**SHORT EXERCISE A:**
Rewrite the listing below from its first line through the line that contains "169 centimetres", both ends included, changing "lens" to "camera" and leaving everything else untouched.

**SOURCE TEXT:**
┌──
Some of My Recent and Upcoming Bylines

Next month marks five years that I’ve been a freelance reviewer, and I turn 35 later in the year. With these milestones in mind, I’ve been pushing myself a bit more to make contact with new publications and try to get my work out there more widely.

Most recently, I was pleased to have my first article in Literary Hub, an essay about rereading Little Women in its 150th anniversary year in conjunction with the new BBC/PBS miniseries production. (I shared this article intensively on social media, so do forgive me if you’ve already seen it somewhere else!) This is the first time, apart from here on the blog, that I’ve blended book commentary with personal material. I think it’s probably the best “exposure” I’ve had for my writing thus far: last time I looked, Literary Hub’s Facebook post about the article had gotten 123 likes and 33 shares, with 71 likes and 22 retweets on Twitter.
└──
**SHORT EXERCISE B:**
Copy out the whole bylines post above, word for word.

**SUPPLIED DATA:**
┌──
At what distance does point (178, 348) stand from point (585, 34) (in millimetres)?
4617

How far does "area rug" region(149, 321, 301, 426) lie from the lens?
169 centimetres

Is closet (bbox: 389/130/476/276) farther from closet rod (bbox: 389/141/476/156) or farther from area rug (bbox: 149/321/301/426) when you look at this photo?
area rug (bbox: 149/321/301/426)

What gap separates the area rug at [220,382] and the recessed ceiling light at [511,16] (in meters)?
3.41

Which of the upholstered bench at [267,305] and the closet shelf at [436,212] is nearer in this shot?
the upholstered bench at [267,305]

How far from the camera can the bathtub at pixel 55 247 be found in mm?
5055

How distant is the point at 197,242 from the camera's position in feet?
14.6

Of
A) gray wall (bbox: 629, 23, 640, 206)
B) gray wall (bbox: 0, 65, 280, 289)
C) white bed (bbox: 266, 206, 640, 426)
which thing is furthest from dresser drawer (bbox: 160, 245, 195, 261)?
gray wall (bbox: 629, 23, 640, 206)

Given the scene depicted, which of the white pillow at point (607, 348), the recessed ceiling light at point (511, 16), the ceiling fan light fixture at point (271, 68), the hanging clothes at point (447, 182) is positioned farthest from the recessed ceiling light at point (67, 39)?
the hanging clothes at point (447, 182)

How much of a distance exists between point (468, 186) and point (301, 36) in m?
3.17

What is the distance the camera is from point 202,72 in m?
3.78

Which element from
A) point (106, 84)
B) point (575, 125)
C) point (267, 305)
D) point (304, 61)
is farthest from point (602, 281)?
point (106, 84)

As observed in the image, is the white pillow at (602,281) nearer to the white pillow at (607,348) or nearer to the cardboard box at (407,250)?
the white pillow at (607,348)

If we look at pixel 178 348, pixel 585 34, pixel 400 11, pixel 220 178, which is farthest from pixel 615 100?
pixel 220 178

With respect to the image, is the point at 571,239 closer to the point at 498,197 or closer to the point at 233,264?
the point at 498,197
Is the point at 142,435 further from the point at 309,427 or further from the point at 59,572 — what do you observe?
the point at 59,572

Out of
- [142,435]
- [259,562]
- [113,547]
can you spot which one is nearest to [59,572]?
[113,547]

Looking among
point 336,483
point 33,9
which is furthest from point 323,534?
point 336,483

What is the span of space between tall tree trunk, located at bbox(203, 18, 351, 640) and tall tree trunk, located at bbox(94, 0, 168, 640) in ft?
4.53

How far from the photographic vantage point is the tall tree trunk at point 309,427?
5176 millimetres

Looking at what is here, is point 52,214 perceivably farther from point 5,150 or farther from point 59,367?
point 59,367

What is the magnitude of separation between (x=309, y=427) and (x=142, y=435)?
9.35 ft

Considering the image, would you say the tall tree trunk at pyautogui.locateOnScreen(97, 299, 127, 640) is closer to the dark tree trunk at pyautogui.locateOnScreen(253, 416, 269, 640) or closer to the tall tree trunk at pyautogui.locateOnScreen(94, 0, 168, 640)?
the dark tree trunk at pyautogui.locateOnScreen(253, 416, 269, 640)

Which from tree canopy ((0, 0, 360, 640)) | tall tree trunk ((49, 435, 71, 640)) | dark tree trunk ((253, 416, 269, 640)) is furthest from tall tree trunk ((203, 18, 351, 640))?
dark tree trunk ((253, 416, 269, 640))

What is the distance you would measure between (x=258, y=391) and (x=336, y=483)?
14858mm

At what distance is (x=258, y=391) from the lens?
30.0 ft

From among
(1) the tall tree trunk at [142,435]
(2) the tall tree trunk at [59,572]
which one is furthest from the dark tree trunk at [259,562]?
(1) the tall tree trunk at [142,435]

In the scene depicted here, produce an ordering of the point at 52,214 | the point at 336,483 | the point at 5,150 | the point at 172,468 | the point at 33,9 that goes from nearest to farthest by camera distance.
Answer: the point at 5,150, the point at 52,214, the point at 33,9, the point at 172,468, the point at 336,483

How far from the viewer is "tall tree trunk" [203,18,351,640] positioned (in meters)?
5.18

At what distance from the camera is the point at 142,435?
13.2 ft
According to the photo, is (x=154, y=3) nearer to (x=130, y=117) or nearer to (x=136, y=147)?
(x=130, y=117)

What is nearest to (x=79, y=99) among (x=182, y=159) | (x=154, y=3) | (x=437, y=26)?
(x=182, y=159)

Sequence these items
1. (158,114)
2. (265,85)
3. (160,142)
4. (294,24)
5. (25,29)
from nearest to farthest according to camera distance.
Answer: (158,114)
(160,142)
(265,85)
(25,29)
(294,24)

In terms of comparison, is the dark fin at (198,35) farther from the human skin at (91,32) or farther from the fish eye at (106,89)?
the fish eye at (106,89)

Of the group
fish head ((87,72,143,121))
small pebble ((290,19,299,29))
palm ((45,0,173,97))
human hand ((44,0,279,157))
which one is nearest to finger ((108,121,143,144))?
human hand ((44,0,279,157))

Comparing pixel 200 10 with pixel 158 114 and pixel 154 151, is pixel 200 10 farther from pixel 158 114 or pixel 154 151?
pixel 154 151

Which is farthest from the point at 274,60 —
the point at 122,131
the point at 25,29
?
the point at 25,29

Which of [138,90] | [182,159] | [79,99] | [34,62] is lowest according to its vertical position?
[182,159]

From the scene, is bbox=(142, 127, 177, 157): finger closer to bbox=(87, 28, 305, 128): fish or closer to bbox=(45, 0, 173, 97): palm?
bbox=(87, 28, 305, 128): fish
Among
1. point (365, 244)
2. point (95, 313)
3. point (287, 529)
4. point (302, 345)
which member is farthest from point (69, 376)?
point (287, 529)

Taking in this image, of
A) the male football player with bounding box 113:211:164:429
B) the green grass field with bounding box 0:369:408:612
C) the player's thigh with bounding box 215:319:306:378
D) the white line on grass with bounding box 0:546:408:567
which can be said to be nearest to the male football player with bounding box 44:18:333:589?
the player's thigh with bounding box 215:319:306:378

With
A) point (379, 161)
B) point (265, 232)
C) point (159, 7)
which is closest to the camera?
└──
**COMPLETE RESPONSE A:**
At what distance does point (178, 348) stand from point (585, 34) (in millimetres)?
4617

How far does "area rug" region(149, 321, 301, 426) lie from the camera?
169 centimetres

**COMPLETE RESPONSE B:**
Some of My Recent and Upcoming Bylines

Next month marks five years that I’ve been a freelance reviewer, and I turn 35 later in the year. With these milestones in mind, I’ve been pushing myself a bit more to make contact with new publications and try to get my work out there more widely.

Most recently, I was pleased to have my first article in Literary Hub, an essay about rereading Little Women in its 150th anniversary year in conjunction with the new BBC/PBS miniseries production. (I shared this article intensively on social media, so do forgive me if you’ve already seen it somewhere else!) This is the first time, apart from here on the blog, that I’ve blended book commentary with personal material. I think it’s probably the best “exposure” I’ve had for my writing thus far: last time I looked, Literary Hub’s Facebook post about the article had gotten 123 likes and 33 shares, with 71 likes and 22 retweets on Twitter.